*** Data for this task Section Begins ***

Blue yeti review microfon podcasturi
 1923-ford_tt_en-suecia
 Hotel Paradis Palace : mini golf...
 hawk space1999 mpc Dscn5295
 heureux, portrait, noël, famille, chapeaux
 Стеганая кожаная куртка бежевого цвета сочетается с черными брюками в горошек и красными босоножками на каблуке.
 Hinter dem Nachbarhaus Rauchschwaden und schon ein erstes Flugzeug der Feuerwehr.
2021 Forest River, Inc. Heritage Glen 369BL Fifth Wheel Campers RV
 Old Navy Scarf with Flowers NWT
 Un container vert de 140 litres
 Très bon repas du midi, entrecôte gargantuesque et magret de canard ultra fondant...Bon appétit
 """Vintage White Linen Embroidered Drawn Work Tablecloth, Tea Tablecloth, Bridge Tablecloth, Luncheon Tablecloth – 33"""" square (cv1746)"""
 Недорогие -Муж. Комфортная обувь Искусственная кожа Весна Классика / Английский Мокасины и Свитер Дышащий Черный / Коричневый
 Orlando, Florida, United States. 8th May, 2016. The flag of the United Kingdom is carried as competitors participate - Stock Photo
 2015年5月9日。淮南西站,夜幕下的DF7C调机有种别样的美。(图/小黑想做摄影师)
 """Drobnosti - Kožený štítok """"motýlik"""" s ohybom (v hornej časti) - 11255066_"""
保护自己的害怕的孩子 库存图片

*** Data for this task Section Ends ***

» **Task statement**: Copy exactly the lines from the one containing "Très bon repas" through the last line of the records, both included, and nothing else.

» **Completed exercise**:
 Très bon repas du midi, entrecôte gargantuesque et magret de canard ultra fondant...Bon appétit
 """Vintage White Linen Embroidered Drawn Work Tablecloth, Tea Tablecloth, Bridge Tablecloth, Luncheon Tablecloth – 33"""" square (cv1746)"""
 Недорогие -Муж. Комфортная обувь Искусственная кожа Весна Классика / Английский Мокасины и Свитер Дышащий Черный / Коричневый
 Orlando, Florida, United States. 8th May, 2016. The flag of the United Kingdom is carried as competitors participate - Stock Photo
 2015年5月9日。淮南西站,夜幕下的DF7C调机有种别样的美。(图/小黑想做摄影师)
 """Drobnosti - Kožený štítok """"motýlik"""" s ohybom (v hornej časti) - 11255066_"""
保护自己的害怕的孩子 库存图片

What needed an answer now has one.